Study questions:
a – Answer these from the passage on Eberhard-Ludwigs-Gymnasium:
(i) Under what name was the school established?
(ii) How many of its classes did the Karls-Gymnasium take over in 1881?
(iii) After whom was the school renamed?
b – From the passage on Eberhard-Ludwigs-Gymnasium, quote the part that opens with the words containing "Eberhard-Ludwigs-Gymnasium is a" and closes with "the school's foundation.".
c – Continue the passage on the history of Eberhard-Ludwigs-Gymnasium in Stuttgart from where it stops.

Document passage:
◇ ◇ ◇

Eberhard-Ludwigs-Gymnasium is a gymnasium in Stuttgart established in 1686.

History
The school was established in 1686 as Gymnasium illustre (zu Stuttgart), seemingly honouring the Illustrious Gymnasium in Gotha, known by that name since about 1600. In 1881, during the reign of Charles I of Württemberg, because of overcrowding, the Karls-Gymnasium was established and took over 18 of its 39 classes. At this time, it changed its name to the current one after Eberhard Louis, Duke of Württemberg, who had been under age and under guardianship at the time of the school's foundation.

◇ ◇ ◇

Given information:

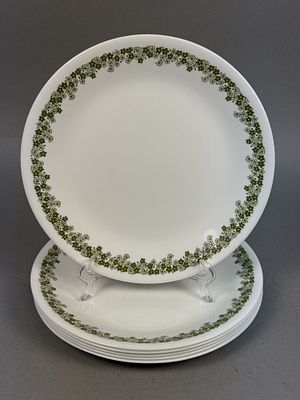 Corelle Spring Blossom Green Vitrified Glass Dinner Plates. A set of six vitrified white opal 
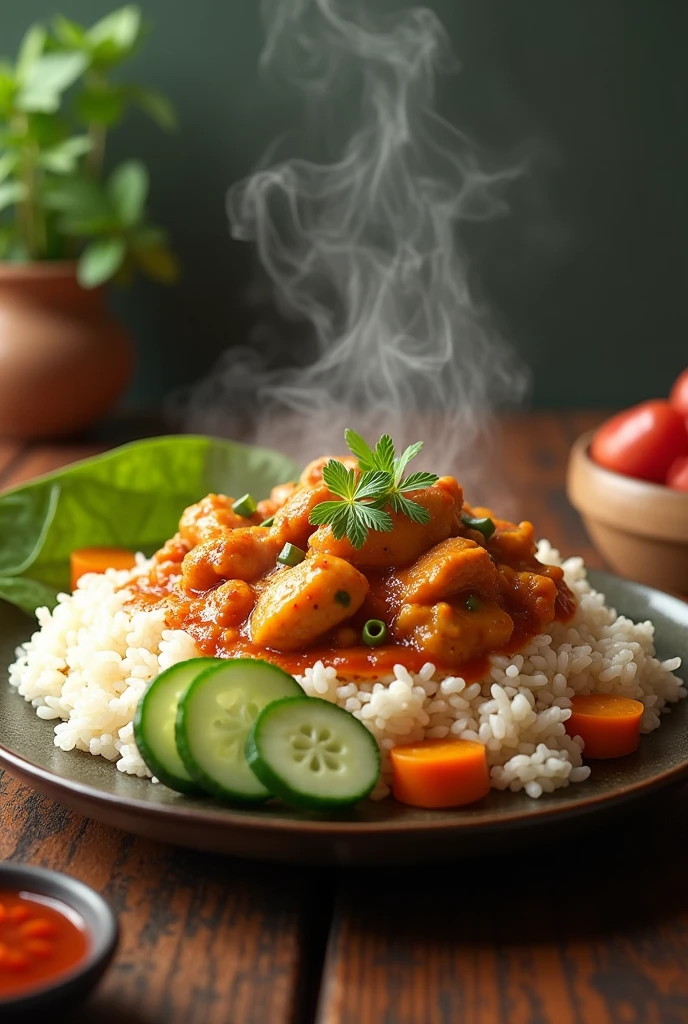Rice,chicken curry,cucumber,sambal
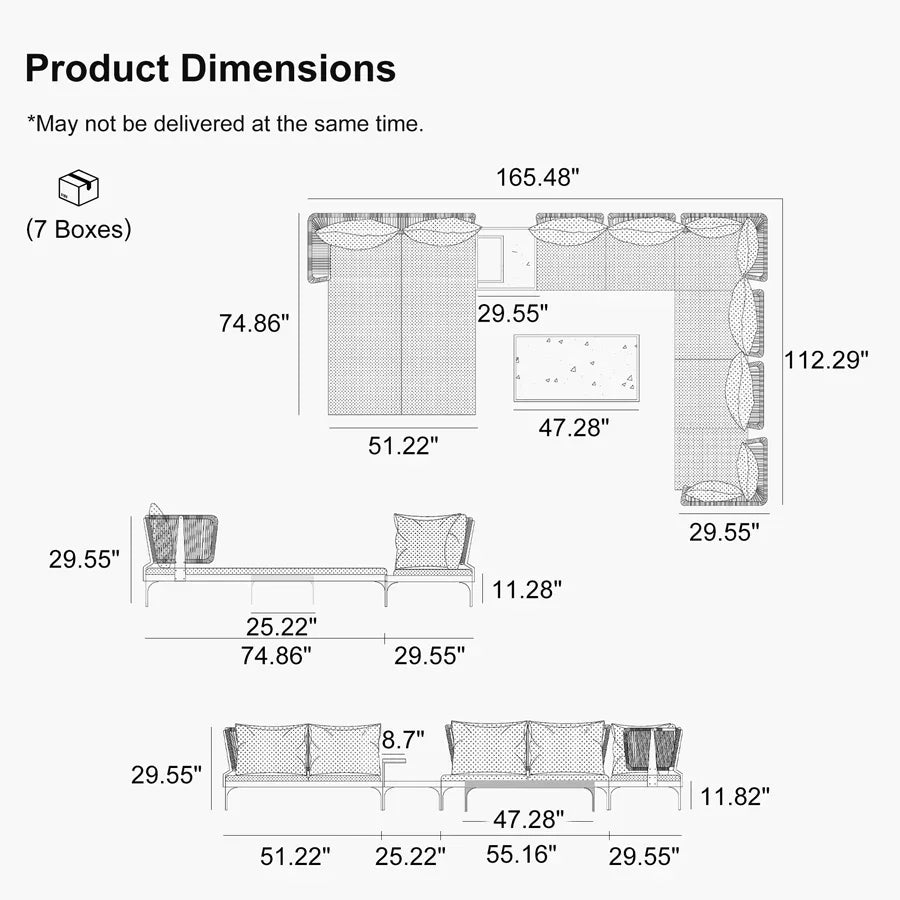PURPLE LEAF Sicilia L-Shaped Modular Outdoor Sectional with Oatmeal Greige Cushions Flexible Layout for Garden Poolside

◇ ◇ ◇

Exercise results:
a –
(i) Gymnasium illustre (zu Stuttgart)
(ii) 18 of its 39 classes
(iii) Eberhard Louis, Duke of Württemberg

b –
Eberhard-Ludwigs-Gymnasium is a gymnasium in Stuttgart established in 1686.

History
The school was established in 1686 as Gymnasium illustre (zu Stuttgart), seemingly honouring the Illustrious Gymnasium in Gotha, known by that name since about 1600. In 1881, during the reign of Charles I of Württemberg, because of overcrowding, the Karls-Gymnasium was established and took over 18 of its 39 classes. At this time, it changed its name to the current one after Eberhard Louis, Duke of Württemberg, who had been under age and under guardianship at the time of the school's foundation.

c –
Building
The first building in what is today, Gymnasiumstraße in Stuttgart, was built in 1686 and converted in 1840. A new building erected in 1903 in Holzgartenstraße was destroyed in 1944 during a nocturnal bomb attack on Stuttgart. The school was then accommodated in the buildings of the Zeppelin-Gymnasium until the new buildings on the site of the former villa of Ferdinand von Zeppelin at Herdweg 72 had been completed in 1957.

The new building was developed by a team led by the architect Hans Bregler, a former pupil who had completed his abitur in 1941. This building became heritage protected because of its prize-winning architecture (Paul Bonatz Prize 1959).

Principals from 1920
Dr. Herrmann Binder (1920-1944)
Rudolf Griesinger (1947-1950)
Walter Sontheimer (1950-1957)
Walter Haussmann (1958-1973)
Dr. Frank Weidauer (1974-1989)
Peter Mommsen (1990-2002)
Ulrich Kernen (2002-2010)
Karin Winkler (since 2010)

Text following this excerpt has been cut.